You'll Miss Me When I'm Gone
I feel my face flush. I was having a good time. I’ve spent so much time trying to convince myself I’m not young, that I’m old enough for all those guys, but the truth is . . . I am young. And I’ve spent so much time isolating myself that I’ve missed out on countless things. There’s still so much to experience. I want love like Tovah has, like my parents have, but I want more than that. There’s more than that out there. More than viola, even. I feel greedier than I have ever felt, for friends I can confide in, and dancing with strangers, and sitting in a room playing a stupid, fun game. The miniature orchestra swells in my chest again, but this time it is playing something new, something I have never heard before.
“He’s nice, but I’m taking a break from boys, I think.” I pluck a stray thread from the carpet. I’m not wearing tights tonight. “I can tell. With Lindsay. That it’s not . . . that things aren’t how they used to be with you.” At dinner, the two of them didn’t speak to each other, only to the rest of the group.
Tovah sighs. “It’s been like that all year. She cares more about Troy, and that’s her choice. We might never talk after high school. Apparently you meet the best friends of your life in college, though, so maybe I’m not losing all that much.”
But she still looks sad.
“I’m sorry,” I tell her. Maybe this whole year, she was as alone as I was.
A silence falls over us. We exist in silences these days, but I suppose it is better than yelling, than slamming doors, than destroying prized possessions.
I unzip my bag and pull out an envelope. “Tovah. I know I can’t begin to apologize for what I did, and I know it’s not as special because it’s not Aba’s, but . . . I wanted to give you this.”
She turns the new Nirvana ticket over. “How did you get this?”
“I found it online, and it arrived in the mail earlier today. I swear I’ll get it framed for you, but I wanted you to have it tonight. That was such a shitty thing for me to do. I’ll continue making it up to you however I can—”
Tovah holds up her hand. “No. I don’t want there to be any more debts between us. I don’t want one of us to owe the other.”
“Okay.”
“Thank you.” She regards the ticket with a sad smile, and then her head jerks up as though she’s just remembered something. “What time is it? I left my phone in the room.”
“Quarter to ten. Why?”
“Get up. We’re going somewhere.”
I raise my eyebrows. “Where? And what about Zack and everyone?”
She holds her hand out to me, pulling me to my feet, and grins. “It’s a secret. And they’ll be fine. This is just for us.”
Thirty-eight
Tovah
THE CROWN OF THE SPACE Needle vanishes and then reappears as I steer us up a steep hill and into a neighborhood I’ve been to only once before. I’ve lived in Seattle all my life and it’s still full of mystery. Cities are a little like people that way. I didn’t know Adi no longer kept kosher, but that’s her choice, and I can’t force her devotion to our religion. Maybe one day she’ll find her own way back to it.
“Are you going to tell me where we are?” Adi asks as I wiggle into a parallel parking spot. She pulls down the mirror to check her makeup. Dabs at an imaginary lipstick stain on the side of her mouth.

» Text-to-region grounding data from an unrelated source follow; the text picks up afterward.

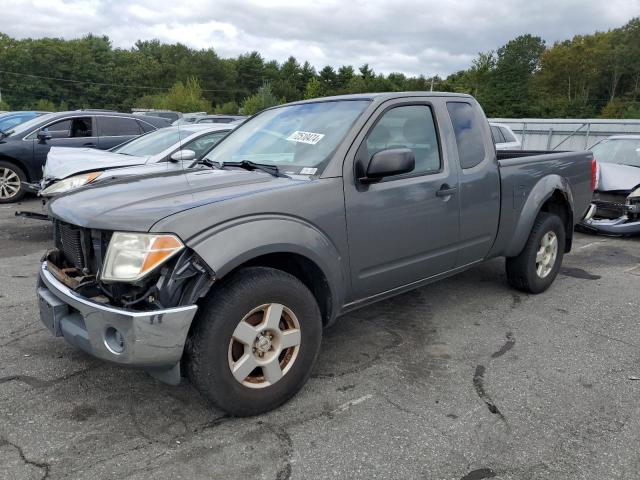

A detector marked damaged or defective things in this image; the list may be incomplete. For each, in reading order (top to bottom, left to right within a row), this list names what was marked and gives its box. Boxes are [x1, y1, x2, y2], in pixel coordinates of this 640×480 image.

crumpled bumper [38, 260, 198, 380]
front-end damage [38, 220, 215, 382]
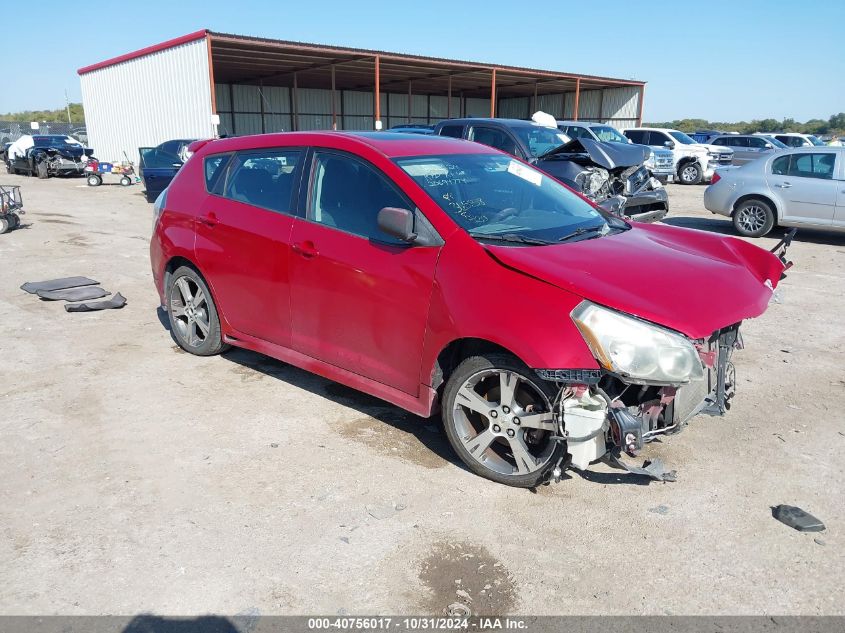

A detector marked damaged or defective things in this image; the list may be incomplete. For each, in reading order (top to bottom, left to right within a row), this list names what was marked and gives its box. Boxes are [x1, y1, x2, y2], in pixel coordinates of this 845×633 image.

exposed headlight assembly [568, 302, 704, 386]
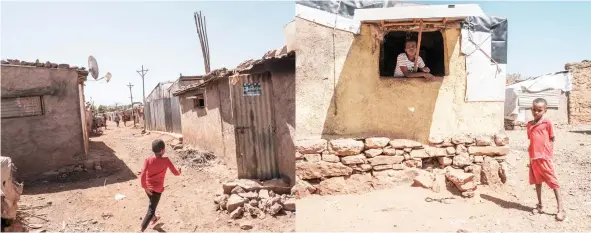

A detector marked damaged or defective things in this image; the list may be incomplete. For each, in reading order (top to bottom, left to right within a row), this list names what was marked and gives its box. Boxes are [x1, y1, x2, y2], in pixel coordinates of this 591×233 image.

rusted metal sheet [231, 72, 280, 179]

“You’ll see.” I unbuckle my seat belt. “And your makeup looks fine.”
“Only fine?”
“You look beyond stunning, as always. Is that what you wanted to hear?”
She smirks. “When you say it sarcastically like that, it doesn’t sound genuine.”

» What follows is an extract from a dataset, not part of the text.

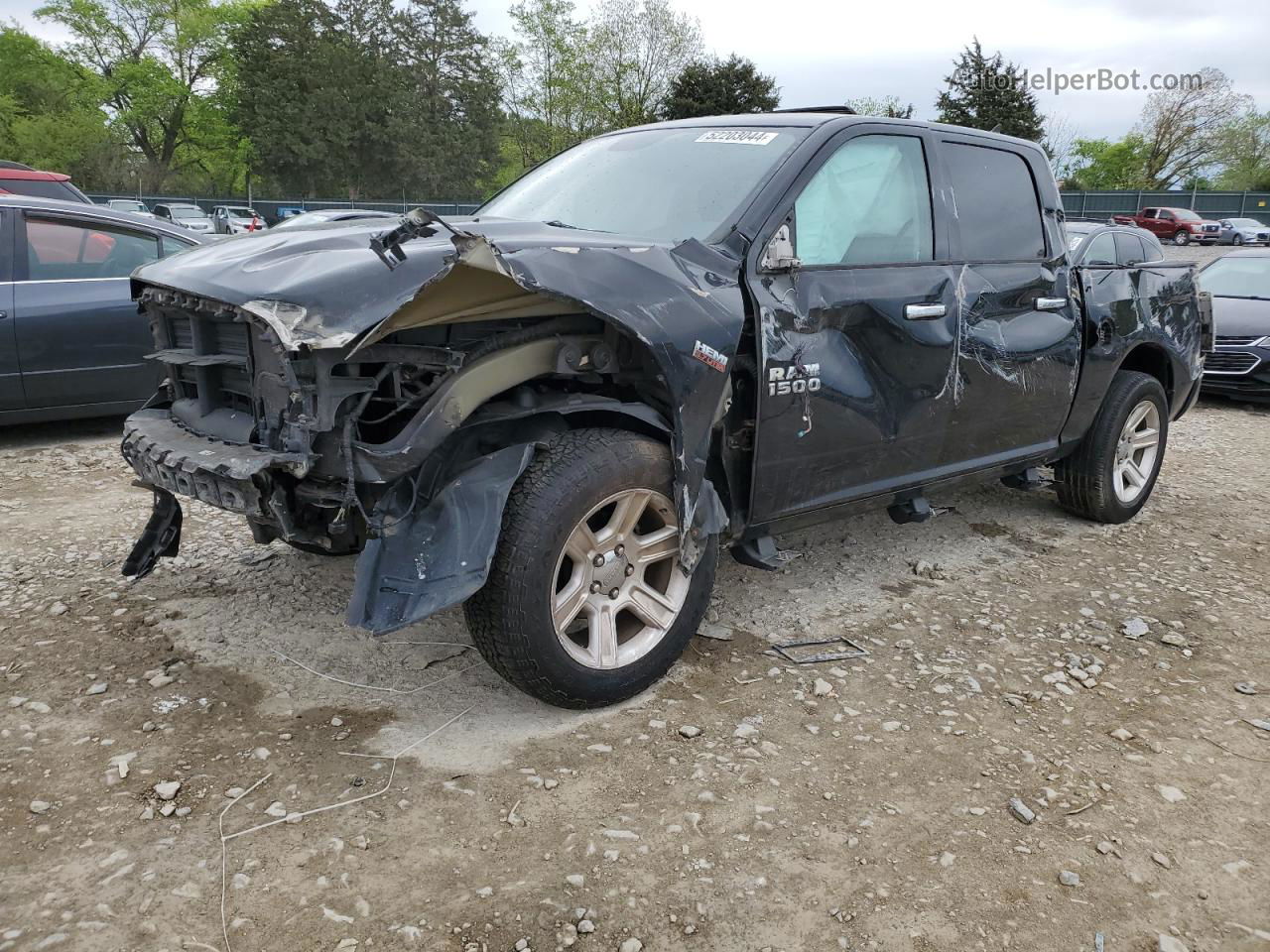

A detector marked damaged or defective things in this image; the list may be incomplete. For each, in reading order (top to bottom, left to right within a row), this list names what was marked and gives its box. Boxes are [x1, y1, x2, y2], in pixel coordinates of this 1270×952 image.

heavily damaged truck [121, 111, 1206, 706]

Our heels clack along the sidewalk, the fabric of our dresses rustling. I lead us down a stairway and across an old bricked street and into an alleyway, and when I knock on a door at the end of it, a honeyed voice asks me for a password.
“Blotto,” I say.
“Are you serious?” Adi says, laughing. “What is this, a speakeasy?”
That’s exactly what it is. Bernadette’s is sepia-toned, tea lights strung across the ceiling, old movie posters on the walls. A cluster of round tables faces a stage, where a pianist plays a tune I vaguely recognize. Maybe it was in one of the films Ima loves so mu
ch.
Zack got the password from someone in his art class. We did some reconnaissance here last week and learned they’re very lenient about the under-twenty-one policy as long as you don’t order alcohol and you tip generously.